Kate is the only person living in the world.


Well, what I should have said is the only creature living.


On my honor, there is nobody else. There are no dogs or cats or seagulls or scorpions.


Quite possibly there are no fish either.


I did not verify that for certain about the fish, however.


A part I always liked is when she was living at the Louvre and used the frames to make a fire. She nailed the paintings back into place.


Actually that was at the Tate where she did that.


Helen, being the name of the person this happened to.

The narrator of Wittgenstein’s Mistress is engaging, witty, and completely unreliable. Her existence is as solitary as it is possible to be, but she anchors her reality by connecting fact after fact in a corkscrewing collection of allusions to artists, musicians, philosophers, and classical Greek works. She is living in a world governed by the logic of Wittgenstein's Tractatus Logico-Philosophicus, a world that is “the totality of facts, not of things.”


Her allusions, expressed with a curious precision, move in spirals, sometimes accelerating to a dizzying pace and other times slowing to a more contemplative speed. She takes an anecdote and applies it to one person after another. At times the fact is correct, but the person isn’t (or the person is correct, but the fact isn’t?) With nothing linking her to anyone else, since there is no one else, she looks for other connections, testing them quickly one by one then moving on to the next.


Kate tells us she is an artist, and she does have a knack for invoking powerful but surreal images (hundreds of tennis balls rolling down the Spanish steps, an arm full of wristwatches thrown away one by one as the alarms go off, cat food set out at the Colosseum) in a kind of performance art. Yet she balks at the opportunity presented by a blank canvas and only obliquely refers to her own paintings. Despite her carefully maintained detachment, she seems almost too self-conscious to paint anything, just as she is self-conscious in the language she chooses, even though there is no one around to look.


Occasionally there are intrusions into Kate’s strangely hushed world, causing interactions with objects (a car without a driver, a boat without a sailor) that aren’t quite consistent with her inanimate environment. These brushes with a bygone outside world can be dangerous. Whether the danger is physical or metaphorical is harder to discern.

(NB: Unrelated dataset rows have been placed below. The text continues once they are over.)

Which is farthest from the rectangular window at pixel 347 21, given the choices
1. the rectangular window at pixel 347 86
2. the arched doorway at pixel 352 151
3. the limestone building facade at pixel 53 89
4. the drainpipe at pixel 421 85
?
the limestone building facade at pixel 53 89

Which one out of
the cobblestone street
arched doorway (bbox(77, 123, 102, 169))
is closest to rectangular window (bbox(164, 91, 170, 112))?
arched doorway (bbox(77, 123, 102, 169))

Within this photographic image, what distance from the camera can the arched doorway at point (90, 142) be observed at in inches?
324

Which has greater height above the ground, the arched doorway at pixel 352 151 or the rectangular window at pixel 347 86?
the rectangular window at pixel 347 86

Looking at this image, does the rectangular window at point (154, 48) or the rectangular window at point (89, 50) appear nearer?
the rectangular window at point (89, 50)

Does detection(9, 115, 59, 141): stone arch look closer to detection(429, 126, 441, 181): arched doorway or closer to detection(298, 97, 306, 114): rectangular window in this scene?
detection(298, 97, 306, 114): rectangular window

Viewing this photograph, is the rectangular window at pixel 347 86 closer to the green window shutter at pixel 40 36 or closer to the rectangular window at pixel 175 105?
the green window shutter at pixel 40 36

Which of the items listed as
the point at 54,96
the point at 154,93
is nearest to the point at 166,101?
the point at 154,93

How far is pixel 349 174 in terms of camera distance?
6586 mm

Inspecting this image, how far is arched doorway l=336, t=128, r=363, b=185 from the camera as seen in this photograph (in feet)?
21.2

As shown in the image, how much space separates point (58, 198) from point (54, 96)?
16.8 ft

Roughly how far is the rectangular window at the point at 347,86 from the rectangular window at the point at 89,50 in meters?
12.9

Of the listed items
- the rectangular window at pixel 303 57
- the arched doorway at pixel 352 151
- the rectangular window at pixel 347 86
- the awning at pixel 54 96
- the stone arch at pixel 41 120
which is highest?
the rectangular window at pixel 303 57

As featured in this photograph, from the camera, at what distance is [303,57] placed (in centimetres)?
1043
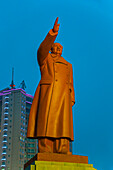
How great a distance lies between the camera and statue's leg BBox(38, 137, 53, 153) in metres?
6.98

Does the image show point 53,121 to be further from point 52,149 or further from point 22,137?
point 22,137

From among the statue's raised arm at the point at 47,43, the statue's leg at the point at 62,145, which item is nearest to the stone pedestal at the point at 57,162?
the statue's leg at the point at 62,145

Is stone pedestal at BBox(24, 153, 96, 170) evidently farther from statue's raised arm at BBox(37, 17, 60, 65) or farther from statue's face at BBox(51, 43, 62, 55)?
statue's face at BBox(51, 43, 62, 55)

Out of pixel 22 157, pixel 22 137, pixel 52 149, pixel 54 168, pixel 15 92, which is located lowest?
pixel 54 168

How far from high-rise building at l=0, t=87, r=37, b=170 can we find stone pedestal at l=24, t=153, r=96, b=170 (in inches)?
2413

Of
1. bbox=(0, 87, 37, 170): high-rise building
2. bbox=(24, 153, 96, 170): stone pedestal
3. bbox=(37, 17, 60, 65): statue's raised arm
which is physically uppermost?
bbox=(0, 87, 37, 170): high-rise building

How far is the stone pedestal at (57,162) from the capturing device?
6187 millimetres

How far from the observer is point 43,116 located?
A: 728cm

The reader is left to determine whether Kate’s tragedy is global, personal, or philosophical, though in the end it may make little difference. She is caught in a surreality where facts and their reflections have changed places so often that truth itself is questionable. In discussing a painting, Kate says:


"So in other words what I am ultimately seeing is not only a painting which is not a real painting but is only a reproduction, but which is also a painting of a fire which is not a real fire but is only a reflection."


"On top of which the reproduction is hardly a real reproduction itself, being only in my head, just as the reflection is not a real reflection for the same reason." (WM 153-154)


In this hall of mirrors, the only certainties are ambiguity and inconsequential perplexity.